------ PROVIDED PASSAGE

Some insight into FitD Action Roll difficulty

With Blades in the Dark and the other Forged in the Dark games being so much more straightforward and conventional looking than Apocalypse World, I often forget how its entire internal logic is still very difficult from traditional and neo-trad game systems. While reading through Scum and Villainy again in preparation to finally taking it out for a campaign, one peculiar thing I realized only on the third or fourth pass is that getting circumstantial advantages, like optimal equipment for the task or great numerical superiority, can only improve your Effect for the Action Roll, but not affect the odds whether the roll will actually be a success or a failure.

Which coming from a traditional approach to RPGs just feels somehow wrong. Stacking the odds of success and failure in your own favor is the main objective in the gameplay loop of most games. But here it’s very important to understand that PbtA games are  fundamentally different in what the action resolution mechanic is supposed to accomplish in the first place.

In classic and traditional games, an adventure consists of a number of opposing NPCs and obstacles that the GM has put between the players and their goal. The regular action is one PC facing an NPC or environmental obstacle, and making a roll whose odds are based on the PCs abilities and equipment compared against the NPCs abilities and equipment, or the obstacles static difficulty. If the roll is a success, the NPC or obstacle is either removed from the player’s path, or partial progress is made towards removing it. Sometimes it takes two or three successful rolls to drain the NPCs health to zero, but it’s the same idea.

PbtA games don’t do anything like that. In FitD games, the players initiate an adventure by deciding what they want to ultimately accomplish. And instead of the players controlling their characters to remove the obstacles in the path to their goal, the players and the GM are taking turns in taking control of a story about the characters. Apocalypse World tried to make this very explicit by calling everything that a player or GM does a Move. Unfortunately, the very peculiar presentation of the game left a lot of people very confused. Blades in the Dark tried to make the text of the rules more accessible by using more conventional language, but for me personally, that makes it much easier to forget how fundamentally different the gameplay structure of the game is.

------------

▶ _OBJECTIVE 1_:
Decide whether each statement agrees with the post on Forged in the Dark action rolls, answering yes or no and quoting the deciding words from the post:
(a) In Scum and Villainy, circumstantial advantages raise the odds that an Action Roll succeeds.
(b) Apocalypse World calls everything a player or GM does a Move.
(c) Blades in the Dark uses more conventional language in its rules text.
▶ _OBJECTIVE 2_:
Answer these questions using the post on Forged in the Dark action rolls:
(a) Which game was being reread before finally taking it out for a campaign?
(b) In traditional games, how many successful rolls does it sometimes take to drain an NPC's health to zero?
(c) How do players initiate an adventure in FitD games?
▶ _OBJECTIVE 3_:
List every individual game title named in the post on Forged in the Dark action rolls, leaving out names for whole families of games.
None of the data is needed.

------ DATA ROWS

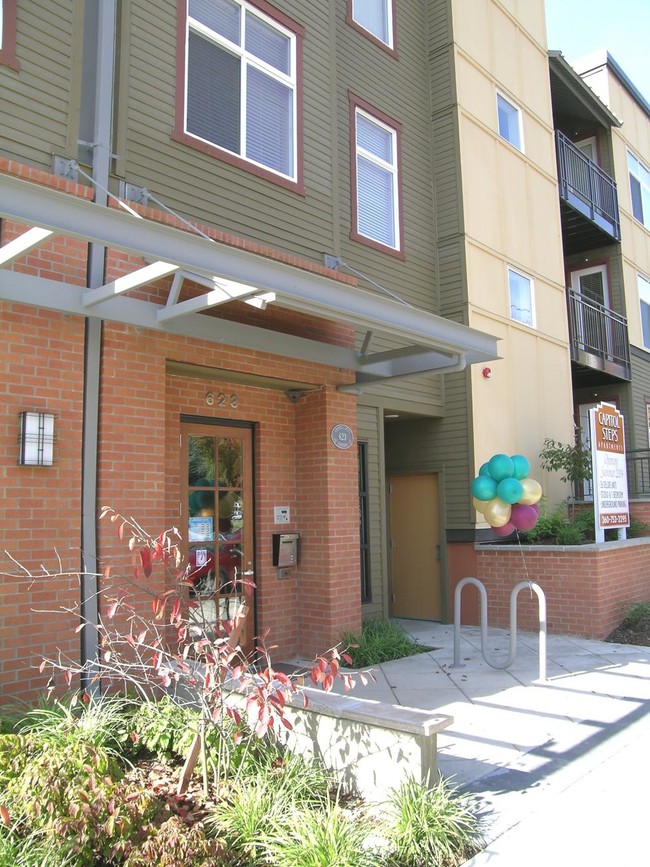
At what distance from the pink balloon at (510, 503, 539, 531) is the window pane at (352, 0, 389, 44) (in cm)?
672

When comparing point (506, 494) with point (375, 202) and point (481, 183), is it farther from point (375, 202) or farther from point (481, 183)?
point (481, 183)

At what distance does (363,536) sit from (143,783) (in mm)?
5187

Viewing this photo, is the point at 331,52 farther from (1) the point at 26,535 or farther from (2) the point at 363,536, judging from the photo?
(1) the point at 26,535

------------

▶ _EXERCISE RESPONSE 1_:
(a) No: "can only improve your Effect for the Action Roll, but not affect the odds whether the roll will actually be a success or a failure."
(b) Yes: "Apocalypse World tried to make this very explicit by calling everything that a player or GM does a Move."
(c) Yes: "Blades in the Dark tried to make the text of the rules more accessible by using more conventional language"

▶ _EXERCISE RESPONSE 2_:
(a) Scum and Villainy
(b) Two or three
(c) By deciding what they want to ultimately accomplish

▶ _EXERCISE RESPONSE 3_:
Blades in the Dark, Apocalypse World, Scum and Villainy